HOW TO COMPLETE THIS TASK
Whichever lines of the material contain "hose", copy each of them.
** Opening RECORDED INFORMATION block **
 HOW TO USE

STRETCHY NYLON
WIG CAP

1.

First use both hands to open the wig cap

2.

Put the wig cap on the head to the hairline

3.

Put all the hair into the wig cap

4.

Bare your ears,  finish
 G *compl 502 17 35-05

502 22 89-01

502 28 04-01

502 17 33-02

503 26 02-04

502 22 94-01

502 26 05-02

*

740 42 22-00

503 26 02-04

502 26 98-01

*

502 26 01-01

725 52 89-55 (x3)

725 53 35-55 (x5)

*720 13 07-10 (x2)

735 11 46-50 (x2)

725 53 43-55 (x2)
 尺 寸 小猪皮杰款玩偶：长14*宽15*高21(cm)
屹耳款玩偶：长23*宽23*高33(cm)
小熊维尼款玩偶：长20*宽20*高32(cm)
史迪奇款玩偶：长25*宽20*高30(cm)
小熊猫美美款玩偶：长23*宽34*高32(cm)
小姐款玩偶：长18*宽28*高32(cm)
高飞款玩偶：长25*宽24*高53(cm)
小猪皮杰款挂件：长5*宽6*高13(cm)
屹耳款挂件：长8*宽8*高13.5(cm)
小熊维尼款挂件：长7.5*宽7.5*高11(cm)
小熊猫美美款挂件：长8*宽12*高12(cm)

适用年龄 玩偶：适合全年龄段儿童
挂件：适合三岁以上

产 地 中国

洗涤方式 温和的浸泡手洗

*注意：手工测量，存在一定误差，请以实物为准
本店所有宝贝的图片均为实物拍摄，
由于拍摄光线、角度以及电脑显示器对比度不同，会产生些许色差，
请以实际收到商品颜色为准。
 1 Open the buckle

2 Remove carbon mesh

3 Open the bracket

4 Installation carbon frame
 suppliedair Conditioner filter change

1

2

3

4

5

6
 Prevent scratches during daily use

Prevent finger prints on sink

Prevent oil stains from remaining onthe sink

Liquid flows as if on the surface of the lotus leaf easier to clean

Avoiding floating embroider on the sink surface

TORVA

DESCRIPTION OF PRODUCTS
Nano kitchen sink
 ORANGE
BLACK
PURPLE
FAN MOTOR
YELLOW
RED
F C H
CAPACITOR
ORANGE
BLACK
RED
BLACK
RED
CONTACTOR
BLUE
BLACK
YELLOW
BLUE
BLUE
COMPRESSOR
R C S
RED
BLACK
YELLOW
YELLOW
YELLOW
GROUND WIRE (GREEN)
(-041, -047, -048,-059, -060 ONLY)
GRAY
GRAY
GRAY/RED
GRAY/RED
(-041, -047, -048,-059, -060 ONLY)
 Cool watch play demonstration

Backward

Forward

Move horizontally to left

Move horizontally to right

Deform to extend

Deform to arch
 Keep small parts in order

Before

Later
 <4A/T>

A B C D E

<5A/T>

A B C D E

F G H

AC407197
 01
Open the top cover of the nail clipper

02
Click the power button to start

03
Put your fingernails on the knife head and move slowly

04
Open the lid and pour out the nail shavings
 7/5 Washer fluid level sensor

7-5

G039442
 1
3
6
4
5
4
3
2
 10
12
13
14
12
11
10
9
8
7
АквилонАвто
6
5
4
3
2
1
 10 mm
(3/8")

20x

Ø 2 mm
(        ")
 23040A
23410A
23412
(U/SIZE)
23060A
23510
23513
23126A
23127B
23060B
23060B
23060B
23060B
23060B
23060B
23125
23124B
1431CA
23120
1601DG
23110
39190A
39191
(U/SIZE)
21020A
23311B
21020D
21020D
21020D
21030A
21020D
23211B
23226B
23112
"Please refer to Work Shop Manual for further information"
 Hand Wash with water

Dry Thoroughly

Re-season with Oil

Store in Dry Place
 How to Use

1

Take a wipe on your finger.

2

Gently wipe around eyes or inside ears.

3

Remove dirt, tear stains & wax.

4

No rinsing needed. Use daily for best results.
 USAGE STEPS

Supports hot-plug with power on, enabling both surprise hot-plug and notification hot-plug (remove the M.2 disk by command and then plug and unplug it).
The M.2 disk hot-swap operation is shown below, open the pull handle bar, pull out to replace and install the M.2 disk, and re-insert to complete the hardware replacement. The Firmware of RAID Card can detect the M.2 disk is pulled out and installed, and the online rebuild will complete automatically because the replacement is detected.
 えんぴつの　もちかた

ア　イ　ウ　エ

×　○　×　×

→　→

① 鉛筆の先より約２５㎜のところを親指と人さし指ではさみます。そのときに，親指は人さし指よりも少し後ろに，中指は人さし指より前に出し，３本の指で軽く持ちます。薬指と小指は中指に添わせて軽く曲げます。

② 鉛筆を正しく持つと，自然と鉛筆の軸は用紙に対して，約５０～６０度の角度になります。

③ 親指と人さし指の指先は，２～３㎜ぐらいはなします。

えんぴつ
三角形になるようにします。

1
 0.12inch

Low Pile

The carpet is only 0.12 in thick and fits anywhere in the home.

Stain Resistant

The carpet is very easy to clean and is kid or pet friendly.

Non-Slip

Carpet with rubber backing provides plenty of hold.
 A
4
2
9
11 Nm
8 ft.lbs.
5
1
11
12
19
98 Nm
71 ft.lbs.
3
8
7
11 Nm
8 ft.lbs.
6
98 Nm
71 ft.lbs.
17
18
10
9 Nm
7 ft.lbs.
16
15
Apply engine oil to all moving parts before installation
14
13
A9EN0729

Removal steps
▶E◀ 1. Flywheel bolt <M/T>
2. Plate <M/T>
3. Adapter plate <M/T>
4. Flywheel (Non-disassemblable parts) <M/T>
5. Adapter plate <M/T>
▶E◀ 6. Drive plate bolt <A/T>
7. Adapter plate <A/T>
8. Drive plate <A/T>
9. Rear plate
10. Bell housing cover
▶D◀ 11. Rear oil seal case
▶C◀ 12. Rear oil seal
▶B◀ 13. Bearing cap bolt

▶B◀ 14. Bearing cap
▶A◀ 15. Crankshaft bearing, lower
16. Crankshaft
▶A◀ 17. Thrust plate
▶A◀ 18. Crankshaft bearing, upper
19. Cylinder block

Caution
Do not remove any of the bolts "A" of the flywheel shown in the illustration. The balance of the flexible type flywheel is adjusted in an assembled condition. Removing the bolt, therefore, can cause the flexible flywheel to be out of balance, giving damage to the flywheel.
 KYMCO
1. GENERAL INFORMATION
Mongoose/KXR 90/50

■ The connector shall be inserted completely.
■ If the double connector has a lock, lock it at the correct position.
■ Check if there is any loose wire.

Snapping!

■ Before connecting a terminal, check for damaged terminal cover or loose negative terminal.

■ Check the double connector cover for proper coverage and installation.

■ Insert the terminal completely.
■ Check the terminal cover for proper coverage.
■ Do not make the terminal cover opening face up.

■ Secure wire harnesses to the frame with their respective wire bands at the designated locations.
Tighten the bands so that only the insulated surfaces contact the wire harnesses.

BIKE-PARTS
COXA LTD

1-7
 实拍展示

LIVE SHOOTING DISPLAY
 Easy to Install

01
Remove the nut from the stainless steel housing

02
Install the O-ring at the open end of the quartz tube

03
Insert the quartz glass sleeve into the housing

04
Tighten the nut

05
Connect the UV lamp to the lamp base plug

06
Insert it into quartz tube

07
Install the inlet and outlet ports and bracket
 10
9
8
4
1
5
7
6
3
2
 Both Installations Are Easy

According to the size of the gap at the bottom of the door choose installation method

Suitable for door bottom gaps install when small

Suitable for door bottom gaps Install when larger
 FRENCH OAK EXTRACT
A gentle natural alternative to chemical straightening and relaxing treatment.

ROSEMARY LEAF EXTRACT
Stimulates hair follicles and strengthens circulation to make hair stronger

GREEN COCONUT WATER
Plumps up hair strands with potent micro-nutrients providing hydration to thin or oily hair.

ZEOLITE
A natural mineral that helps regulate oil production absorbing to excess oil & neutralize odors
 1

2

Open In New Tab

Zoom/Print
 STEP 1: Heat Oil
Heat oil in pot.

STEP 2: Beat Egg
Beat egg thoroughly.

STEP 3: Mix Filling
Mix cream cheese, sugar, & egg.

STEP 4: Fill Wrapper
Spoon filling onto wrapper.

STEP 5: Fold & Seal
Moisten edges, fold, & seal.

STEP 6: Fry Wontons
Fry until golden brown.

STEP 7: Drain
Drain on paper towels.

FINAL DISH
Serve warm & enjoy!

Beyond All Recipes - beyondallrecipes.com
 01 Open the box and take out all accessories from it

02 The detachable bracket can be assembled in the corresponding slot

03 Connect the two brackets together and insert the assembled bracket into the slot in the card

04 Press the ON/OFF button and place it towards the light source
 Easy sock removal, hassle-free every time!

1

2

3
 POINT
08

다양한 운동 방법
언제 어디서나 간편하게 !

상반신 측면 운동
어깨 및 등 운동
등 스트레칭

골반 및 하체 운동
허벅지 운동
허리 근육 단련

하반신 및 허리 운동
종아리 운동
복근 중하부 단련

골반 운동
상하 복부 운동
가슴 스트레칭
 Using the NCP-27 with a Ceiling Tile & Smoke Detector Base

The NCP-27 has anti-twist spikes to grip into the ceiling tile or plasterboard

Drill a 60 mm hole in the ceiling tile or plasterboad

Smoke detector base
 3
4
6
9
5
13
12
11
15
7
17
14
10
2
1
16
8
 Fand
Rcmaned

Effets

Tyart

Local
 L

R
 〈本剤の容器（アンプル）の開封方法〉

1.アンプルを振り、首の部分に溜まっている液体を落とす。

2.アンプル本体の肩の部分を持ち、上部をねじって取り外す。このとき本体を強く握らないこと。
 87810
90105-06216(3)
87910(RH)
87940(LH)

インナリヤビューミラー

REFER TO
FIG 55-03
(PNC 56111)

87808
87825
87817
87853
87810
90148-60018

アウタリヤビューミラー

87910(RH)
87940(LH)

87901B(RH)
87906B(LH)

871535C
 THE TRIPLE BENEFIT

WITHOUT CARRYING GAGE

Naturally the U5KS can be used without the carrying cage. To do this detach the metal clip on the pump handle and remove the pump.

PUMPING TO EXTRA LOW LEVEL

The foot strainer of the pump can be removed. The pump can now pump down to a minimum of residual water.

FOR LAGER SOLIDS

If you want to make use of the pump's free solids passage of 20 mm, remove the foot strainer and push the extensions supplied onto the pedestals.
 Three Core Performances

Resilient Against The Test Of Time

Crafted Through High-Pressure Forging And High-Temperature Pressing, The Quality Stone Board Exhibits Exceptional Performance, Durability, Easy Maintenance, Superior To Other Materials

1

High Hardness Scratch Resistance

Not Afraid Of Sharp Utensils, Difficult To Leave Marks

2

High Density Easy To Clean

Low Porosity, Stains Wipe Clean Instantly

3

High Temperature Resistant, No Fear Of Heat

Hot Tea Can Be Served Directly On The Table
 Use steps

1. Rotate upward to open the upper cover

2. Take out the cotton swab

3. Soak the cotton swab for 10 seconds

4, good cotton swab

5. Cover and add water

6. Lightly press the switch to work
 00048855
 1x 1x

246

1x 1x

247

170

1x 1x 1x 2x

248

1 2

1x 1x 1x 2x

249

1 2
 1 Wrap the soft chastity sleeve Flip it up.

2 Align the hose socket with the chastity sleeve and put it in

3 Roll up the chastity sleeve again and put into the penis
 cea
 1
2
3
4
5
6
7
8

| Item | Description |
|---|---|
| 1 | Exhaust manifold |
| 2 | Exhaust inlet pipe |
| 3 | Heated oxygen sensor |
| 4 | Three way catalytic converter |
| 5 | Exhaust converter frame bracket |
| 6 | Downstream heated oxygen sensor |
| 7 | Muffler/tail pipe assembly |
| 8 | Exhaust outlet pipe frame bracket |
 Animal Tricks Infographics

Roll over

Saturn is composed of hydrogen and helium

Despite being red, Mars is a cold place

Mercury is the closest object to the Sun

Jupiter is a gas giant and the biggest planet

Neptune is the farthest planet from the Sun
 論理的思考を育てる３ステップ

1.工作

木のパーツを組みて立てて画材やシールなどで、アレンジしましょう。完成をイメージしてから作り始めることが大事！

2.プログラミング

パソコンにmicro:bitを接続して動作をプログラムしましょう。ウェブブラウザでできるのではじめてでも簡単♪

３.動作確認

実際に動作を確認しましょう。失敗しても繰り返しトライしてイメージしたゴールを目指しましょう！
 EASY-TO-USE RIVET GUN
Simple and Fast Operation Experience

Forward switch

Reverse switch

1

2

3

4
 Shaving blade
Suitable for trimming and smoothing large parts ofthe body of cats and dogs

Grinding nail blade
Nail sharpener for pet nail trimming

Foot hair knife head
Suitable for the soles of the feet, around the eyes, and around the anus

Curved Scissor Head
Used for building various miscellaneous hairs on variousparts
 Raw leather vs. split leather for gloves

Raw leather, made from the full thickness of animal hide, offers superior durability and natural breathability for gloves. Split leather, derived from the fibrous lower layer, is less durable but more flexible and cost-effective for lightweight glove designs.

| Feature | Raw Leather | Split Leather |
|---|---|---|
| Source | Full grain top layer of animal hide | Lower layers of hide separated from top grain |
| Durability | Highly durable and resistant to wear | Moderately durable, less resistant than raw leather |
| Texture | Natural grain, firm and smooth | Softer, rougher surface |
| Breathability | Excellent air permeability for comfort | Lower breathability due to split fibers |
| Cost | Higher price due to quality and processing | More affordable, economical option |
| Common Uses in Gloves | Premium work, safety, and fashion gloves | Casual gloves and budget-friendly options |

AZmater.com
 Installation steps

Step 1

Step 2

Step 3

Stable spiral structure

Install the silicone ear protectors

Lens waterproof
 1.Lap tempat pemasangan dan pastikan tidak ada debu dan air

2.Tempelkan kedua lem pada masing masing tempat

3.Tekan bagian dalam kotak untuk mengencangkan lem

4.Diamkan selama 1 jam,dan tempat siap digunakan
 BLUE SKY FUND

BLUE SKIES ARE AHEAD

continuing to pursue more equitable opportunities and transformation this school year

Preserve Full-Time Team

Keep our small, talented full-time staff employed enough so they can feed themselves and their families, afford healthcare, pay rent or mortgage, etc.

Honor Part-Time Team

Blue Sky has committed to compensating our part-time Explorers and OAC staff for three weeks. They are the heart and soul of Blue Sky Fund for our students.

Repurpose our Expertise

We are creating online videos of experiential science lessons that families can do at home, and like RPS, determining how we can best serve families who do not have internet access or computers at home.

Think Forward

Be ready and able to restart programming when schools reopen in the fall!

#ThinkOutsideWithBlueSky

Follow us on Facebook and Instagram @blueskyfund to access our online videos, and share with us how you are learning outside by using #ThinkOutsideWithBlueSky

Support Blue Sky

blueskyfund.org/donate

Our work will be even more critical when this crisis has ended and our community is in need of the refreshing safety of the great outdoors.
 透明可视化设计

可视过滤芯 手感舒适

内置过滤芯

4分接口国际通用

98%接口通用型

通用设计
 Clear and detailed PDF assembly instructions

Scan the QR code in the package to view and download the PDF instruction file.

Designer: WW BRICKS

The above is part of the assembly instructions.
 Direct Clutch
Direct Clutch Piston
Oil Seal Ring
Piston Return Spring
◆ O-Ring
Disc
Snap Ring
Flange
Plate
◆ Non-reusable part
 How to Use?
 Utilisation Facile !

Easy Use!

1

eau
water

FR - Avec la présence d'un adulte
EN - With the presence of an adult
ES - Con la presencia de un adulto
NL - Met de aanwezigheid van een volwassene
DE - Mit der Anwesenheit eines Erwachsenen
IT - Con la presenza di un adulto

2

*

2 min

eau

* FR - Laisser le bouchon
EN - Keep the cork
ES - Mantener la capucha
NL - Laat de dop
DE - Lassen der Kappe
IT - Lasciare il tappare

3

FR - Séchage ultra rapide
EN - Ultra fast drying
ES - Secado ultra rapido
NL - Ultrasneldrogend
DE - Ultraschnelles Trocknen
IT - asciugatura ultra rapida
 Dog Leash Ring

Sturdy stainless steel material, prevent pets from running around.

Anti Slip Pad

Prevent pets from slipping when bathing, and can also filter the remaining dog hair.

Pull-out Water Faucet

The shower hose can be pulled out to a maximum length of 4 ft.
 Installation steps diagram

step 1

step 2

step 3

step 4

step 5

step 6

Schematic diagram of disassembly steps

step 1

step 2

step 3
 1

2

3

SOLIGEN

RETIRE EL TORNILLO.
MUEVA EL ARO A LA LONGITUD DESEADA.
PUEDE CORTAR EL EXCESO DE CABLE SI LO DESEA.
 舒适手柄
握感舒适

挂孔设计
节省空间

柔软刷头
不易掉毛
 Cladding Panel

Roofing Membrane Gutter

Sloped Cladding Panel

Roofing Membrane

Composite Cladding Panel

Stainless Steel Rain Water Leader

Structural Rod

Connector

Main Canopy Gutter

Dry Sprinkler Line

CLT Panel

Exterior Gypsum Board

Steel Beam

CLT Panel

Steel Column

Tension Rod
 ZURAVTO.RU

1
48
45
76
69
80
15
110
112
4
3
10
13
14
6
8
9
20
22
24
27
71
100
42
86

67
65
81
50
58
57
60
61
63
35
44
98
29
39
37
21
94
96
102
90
** Closing RECORDED INFORMATION block **
EXERCISE RESULT
2 Align the hose socket with the chastity sleeve and put it in
The shower hose can be pulled out to a maximum length of 4 ft.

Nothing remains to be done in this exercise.